Combining the two models led to the stablecoin being 80 percent backed by crypto asset collateral while also being partially stabilized by algorithms. This was accomplished by minting and burning their governance token, FXS, which has experienced a 12% price increase over the course of the previous twelve hours.
With a market value of just over $1 billion, Frax is the sixth most valuable stablecoin in the business.
As soon as the proposal goes live, the protocol will stop minting new FXS in an effort to reduce the number of available tokens and increase the collateral ratio.
To clarify, the implementation of this proposal does not need to mint any FXS to meet the 100% CR requirement.
It intends to maintain the income generated through the protocol to finance the higher collateral ratio, which will imply suspending the repurchase of FXS.
In addition, it will allow the purchase of up to USD 3 million in Frax Ether (frxETH) each month to increase the collateral ratio. frxETH works in a similar way to a stablecoin, except that it is pegged to Ether (ETH) instead.
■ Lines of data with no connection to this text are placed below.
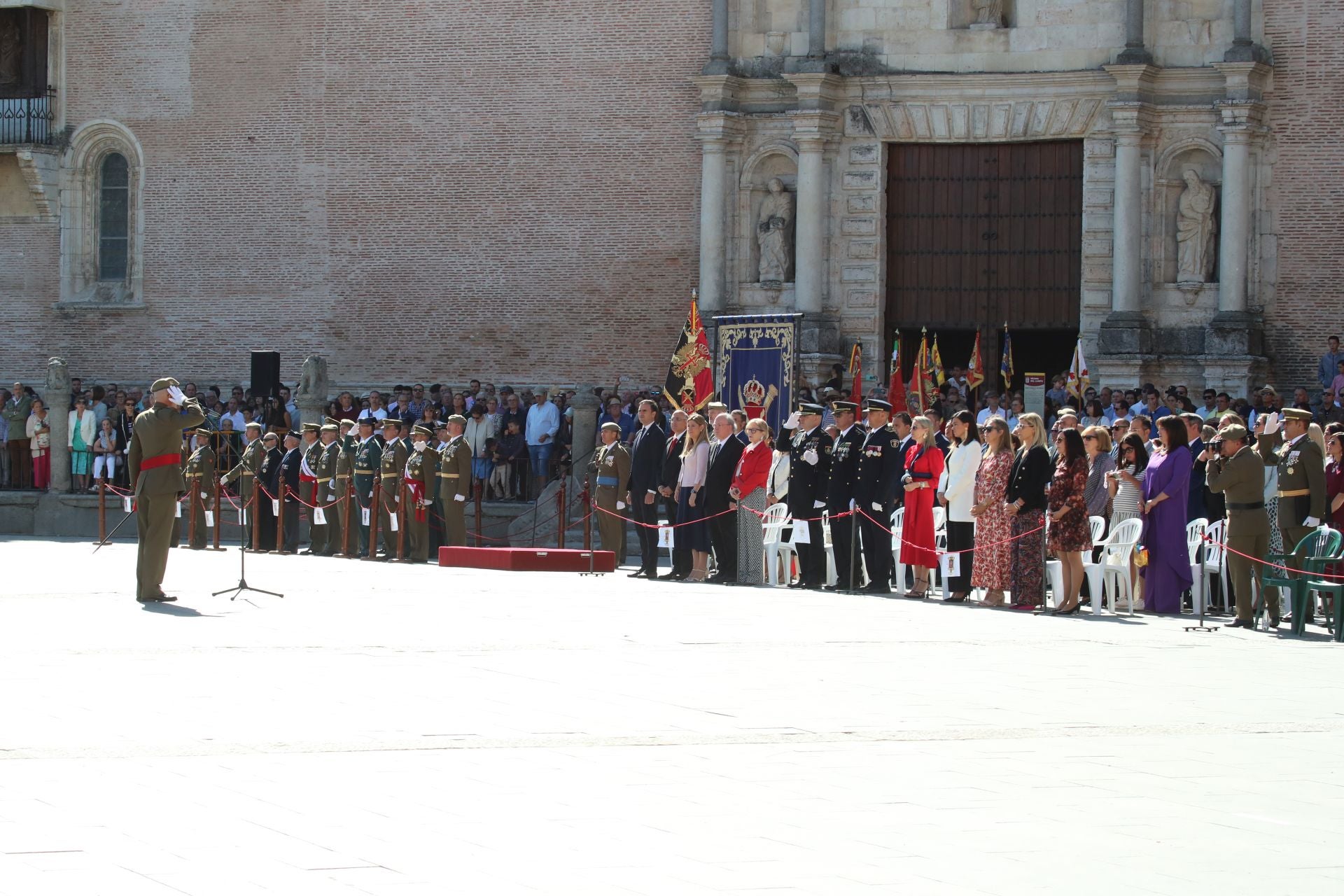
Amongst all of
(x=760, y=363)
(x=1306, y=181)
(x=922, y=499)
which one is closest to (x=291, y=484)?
(x=760, y=363)

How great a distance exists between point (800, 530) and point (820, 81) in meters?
10.4

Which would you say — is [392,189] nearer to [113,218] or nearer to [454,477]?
[113,218]

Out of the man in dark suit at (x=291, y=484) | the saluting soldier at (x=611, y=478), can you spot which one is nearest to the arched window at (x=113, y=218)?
the man in dark suit at (x=291, y=484)

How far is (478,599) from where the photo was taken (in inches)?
595

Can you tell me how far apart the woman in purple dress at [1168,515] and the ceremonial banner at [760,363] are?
19.3 feet

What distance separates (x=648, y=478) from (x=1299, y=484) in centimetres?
661

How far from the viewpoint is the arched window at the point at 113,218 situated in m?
30.8

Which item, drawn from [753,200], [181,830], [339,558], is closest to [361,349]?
[753,200]

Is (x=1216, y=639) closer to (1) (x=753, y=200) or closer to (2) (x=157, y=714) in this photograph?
(2) (x=157, y=714)

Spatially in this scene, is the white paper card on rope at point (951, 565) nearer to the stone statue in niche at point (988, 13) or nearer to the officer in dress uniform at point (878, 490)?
the officer in dress uniform at point (878, 490)

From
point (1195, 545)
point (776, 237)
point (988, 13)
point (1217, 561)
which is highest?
point (988, 13)

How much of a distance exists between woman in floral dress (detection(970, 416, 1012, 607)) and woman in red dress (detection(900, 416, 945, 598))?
64 cm

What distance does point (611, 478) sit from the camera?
63.3 feet

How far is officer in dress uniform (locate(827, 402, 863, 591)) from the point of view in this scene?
16.8 metres
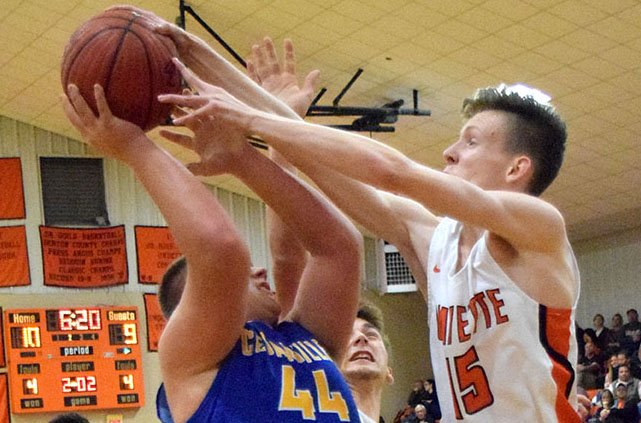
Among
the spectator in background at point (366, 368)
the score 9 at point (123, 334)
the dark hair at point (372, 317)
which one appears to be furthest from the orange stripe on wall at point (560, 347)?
the score 9 at point (123, 334)

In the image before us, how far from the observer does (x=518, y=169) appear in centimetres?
309

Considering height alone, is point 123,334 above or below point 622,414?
above

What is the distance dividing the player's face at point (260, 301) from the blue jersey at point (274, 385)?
0.28ft

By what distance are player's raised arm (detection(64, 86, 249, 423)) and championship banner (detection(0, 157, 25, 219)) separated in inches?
502

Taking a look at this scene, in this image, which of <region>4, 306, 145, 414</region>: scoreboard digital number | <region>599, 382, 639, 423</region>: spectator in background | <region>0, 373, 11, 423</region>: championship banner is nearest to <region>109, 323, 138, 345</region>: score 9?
<region>4, 306, 145, 414</region>: scoreboard digital number

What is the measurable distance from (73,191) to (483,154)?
13.0 metres

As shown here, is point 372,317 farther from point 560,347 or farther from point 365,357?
point 560,347

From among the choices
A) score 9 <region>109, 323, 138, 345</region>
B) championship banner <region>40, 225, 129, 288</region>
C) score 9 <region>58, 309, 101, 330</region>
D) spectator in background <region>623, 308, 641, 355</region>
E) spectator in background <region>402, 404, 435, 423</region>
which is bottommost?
spectator in background <region>402, 404, 435, 423</region>

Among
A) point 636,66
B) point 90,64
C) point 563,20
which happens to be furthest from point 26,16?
point 90,64

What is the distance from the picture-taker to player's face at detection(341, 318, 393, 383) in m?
4.10

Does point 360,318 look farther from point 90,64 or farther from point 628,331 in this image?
point 628,331

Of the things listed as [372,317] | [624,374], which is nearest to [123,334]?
[624,374]

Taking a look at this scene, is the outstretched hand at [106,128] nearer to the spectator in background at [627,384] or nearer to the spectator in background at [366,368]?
the spectator in background at [366,368]

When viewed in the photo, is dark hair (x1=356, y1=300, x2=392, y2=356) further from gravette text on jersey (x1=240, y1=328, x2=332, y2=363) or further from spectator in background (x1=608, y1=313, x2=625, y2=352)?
spectator in background (x1=608, y1=313, x2=625, y2=352)
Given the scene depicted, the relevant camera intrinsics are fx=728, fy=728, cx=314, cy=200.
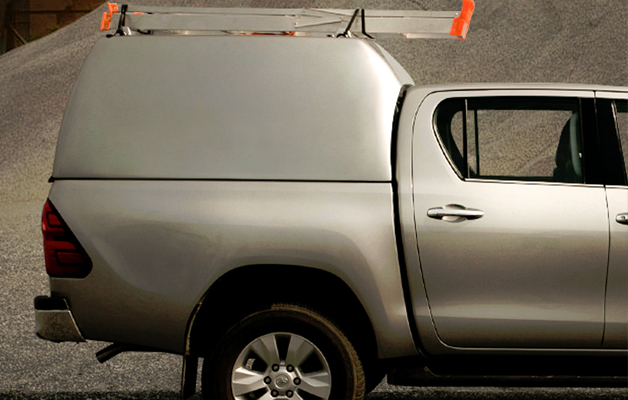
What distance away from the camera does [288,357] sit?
3.51 m

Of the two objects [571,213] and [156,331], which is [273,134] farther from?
[571,213]

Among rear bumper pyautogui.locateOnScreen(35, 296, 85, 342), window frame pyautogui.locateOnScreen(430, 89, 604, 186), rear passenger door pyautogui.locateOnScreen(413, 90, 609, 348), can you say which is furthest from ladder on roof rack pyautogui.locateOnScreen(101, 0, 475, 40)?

In the context of the Frax ecosystem, it facilitates the transfer of Ether liquidity.
DeFiLlama recently published a report on the expansion of frxETH over the course of the previous month.
The decision came amid what appears to be a further assault on stablecoins following the disastrous collapse of Terra and Luna that occurred a year ago.
On February 22, Canadian securities administrators published a comprehensive list of additional conditions that cryptocurrency companies and stablecoin issuers must meet if they want to continue to operate legally within Canada’s borders.
Stablecoin trading was subject to a strict set of criteria, and the list in question expressly prohibited non-fiat-backed or algorithmic stablecoins.